I agree with BrowersBlues tell someone in real life. BrowersBlues said If I was a friend of yours I would be outraged and would want to comfort you. Could you tell someone just to get some support for yourself? I know your dad is critically ill but that doesn't mean that you don't need support too.
Yes, Yes and Yes again. You need support too. Your dear dad would want that for you. I lost my dear father 10 years ago and my mum was devastated but not once would I have treated anyone the way this man has treated you.
Whatever happens I really feel you must tell friends in real life. If you really feel your father will be upset, if he has no idea what your dp/ex is like, then just swear any family or friends to secrecy around you dad.
You need support because people will presumably be thinking your partner/ex will be supporting you at this time and if he is not - which he is clearly is not!
then you need support from others.
You do not mention any other family? Is there anyone else, aunts, cousins etc? Are there close friends you can turn to? Work colleagues?
You also say DP is a kind and well respected man and his family are his top priority.

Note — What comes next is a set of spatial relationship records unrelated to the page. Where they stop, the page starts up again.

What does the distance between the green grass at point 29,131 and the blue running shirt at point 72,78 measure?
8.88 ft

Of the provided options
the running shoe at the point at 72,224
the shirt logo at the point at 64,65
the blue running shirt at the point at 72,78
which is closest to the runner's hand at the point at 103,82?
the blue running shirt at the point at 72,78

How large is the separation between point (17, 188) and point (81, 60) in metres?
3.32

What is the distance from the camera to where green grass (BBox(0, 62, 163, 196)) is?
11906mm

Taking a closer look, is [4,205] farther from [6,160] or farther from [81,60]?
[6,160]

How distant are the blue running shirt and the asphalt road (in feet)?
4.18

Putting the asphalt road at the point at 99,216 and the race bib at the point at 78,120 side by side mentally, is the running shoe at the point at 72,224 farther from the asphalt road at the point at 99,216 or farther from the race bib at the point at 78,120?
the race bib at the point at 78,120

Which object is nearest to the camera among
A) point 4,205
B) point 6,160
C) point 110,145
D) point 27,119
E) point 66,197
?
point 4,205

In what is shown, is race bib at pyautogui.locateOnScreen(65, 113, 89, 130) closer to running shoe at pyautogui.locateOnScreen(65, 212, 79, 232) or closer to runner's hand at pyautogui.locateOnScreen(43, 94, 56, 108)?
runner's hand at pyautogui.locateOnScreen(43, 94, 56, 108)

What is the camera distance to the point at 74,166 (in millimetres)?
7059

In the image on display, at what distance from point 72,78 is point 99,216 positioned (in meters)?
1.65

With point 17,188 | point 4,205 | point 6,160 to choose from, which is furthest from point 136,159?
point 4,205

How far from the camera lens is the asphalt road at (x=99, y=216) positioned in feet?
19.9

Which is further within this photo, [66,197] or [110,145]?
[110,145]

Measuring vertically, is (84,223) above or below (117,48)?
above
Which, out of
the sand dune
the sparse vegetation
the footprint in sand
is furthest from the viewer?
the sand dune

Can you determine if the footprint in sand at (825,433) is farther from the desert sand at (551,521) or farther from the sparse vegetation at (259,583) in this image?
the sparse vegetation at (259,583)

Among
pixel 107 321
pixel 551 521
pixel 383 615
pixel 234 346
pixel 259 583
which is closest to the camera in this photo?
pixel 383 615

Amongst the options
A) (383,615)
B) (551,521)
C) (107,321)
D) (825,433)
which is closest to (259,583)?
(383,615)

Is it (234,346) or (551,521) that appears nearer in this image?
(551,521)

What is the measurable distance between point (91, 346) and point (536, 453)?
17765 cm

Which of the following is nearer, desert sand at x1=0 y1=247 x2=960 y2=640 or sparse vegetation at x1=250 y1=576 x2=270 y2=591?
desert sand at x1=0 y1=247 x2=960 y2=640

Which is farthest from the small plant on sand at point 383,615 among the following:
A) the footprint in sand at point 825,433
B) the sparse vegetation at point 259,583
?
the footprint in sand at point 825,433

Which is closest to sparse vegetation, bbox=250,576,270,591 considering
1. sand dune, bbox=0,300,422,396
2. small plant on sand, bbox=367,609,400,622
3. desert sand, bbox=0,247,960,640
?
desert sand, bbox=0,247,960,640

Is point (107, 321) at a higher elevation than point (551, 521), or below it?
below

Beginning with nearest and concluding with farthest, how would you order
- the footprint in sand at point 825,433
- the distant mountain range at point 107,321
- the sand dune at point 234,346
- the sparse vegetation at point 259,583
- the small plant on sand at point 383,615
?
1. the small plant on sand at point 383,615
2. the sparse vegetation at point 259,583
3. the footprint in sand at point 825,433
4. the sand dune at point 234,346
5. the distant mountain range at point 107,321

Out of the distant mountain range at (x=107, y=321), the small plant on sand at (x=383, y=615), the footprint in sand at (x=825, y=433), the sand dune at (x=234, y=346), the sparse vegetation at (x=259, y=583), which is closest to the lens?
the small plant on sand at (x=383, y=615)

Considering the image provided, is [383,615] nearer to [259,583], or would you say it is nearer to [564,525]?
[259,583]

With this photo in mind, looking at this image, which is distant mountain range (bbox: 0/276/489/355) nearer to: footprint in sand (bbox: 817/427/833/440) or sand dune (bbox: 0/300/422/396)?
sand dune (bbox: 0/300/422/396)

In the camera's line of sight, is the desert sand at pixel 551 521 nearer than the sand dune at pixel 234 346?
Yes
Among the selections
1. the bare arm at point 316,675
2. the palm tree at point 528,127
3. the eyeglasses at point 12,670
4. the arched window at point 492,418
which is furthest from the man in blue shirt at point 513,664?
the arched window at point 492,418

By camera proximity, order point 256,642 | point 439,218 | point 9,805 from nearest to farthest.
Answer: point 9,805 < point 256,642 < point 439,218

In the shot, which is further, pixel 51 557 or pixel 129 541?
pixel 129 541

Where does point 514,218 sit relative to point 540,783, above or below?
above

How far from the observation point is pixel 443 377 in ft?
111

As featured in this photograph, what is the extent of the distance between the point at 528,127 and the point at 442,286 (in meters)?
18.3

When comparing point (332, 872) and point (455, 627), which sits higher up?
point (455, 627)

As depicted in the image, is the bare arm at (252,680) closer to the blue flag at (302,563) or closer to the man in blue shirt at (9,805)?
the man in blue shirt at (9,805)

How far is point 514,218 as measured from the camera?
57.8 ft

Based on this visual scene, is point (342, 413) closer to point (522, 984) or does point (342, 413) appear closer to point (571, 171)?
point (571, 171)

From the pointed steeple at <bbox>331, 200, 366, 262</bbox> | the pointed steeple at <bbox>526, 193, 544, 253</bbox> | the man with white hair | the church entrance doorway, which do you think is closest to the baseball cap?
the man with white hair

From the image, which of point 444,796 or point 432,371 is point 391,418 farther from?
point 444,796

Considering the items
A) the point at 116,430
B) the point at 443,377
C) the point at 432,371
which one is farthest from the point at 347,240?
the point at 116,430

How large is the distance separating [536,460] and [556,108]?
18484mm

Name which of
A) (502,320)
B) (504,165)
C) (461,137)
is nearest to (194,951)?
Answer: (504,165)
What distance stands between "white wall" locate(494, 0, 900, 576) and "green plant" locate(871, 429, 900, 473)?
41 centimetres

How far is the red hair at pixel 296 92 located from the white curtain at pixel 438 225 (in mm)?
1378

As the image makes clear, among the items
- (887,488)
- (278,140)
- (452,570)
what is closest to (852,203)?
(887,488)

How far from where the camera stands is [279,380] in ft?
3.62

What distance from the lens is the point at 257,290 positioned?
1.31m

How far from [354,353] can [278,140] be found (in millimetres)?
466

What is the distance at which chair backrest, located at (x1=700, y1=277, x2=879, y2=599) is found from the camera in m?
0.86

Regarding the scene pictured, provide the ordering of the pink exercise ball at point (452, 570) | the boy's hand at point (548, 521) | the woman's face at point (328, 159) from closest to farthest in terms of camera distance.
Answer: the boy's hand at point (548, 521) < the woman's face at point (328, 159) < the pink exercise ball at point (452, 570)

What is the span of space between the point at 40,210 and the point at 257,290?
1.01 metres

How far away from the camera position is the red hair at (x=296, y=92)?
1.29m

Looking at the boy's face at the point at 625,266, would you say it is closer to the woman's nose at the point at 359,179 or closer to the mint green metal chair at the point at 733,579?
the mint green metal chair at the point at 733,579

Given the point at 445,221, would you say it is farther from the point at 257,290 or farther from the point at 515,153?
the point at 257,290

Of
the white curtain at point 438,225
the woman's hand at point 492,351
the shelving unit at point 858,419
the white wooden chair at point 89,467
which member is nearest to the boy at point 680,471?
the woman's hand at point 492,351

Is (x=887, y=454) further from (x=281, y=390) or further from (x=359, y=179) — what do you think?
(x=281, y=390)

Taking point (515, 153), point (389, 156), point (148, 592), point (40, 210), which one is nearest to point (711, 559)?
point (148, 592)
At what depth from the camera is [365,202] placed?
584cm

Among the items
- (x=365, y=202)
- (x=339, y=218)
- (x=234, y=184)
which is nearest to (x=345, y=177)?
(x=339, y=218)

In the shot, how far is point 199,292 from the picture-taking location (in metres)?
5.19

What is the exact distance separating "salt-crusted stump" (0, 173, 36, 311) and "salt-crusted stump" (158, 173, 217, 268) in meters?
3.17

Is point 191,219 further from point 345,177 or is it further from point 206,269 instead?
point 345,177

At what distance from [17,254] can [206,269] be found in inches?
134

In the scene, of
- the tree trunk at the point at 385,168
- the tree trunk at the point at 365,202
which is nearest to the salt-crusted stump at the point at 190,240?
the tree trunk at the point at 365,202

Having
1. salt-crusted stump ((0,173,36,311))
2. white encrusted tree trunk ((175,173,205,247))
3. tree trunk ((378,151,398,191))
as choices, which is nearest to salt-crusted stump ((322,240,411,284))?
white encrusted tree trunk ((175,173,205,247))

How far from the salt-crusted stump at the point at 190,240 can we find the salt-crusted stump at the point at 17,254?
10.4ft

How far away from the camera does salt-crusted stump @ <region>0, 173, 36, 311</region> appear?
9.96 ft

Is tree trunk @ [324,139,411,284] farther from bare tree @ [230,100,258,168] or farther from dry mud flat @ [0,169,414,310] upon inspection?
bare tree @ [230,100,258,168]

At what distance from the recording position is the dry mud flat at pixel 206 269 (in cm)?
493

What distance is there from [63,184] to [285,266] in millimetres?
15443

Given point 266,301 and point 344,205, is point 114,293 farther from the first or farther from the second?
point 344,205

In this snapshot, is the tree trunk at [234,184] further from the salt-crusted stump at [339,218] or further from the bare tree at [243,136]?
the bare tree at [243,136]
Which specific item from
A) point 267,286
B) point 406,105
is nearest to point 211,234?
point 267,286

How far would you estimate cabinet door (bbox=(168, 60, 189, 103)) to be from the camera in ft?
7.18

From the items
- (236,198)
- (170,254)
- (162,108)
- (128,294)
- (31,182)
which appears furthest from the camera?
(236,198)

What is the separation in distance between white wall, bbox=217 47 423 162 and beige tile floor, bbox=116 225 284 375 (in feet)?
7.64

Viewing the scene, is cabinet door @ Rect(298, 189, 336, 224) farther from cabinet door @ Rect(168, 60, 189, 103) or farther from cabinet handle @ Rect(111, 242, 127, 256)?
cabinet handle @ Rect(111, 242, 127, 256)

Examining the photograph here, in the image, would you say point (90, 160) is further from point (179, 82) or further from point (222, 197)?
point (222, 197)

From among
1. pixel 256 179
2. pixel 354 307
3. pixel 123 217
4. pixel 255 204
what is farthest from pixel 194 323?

I cannot see how he is kind.
And most scarily …he doesn't see it as a whim, he sees it as me being selfish and immature about his needs and therefore I suffer the consequences of being unsupportive towards him.
So how does he see this all panning out, you come back humbly apologising and he lets you stay or you just split up?
Run for the hills seaside. You are well out of it. Build a life for yourself maybe you will meet a partner who is mature enough to care for you.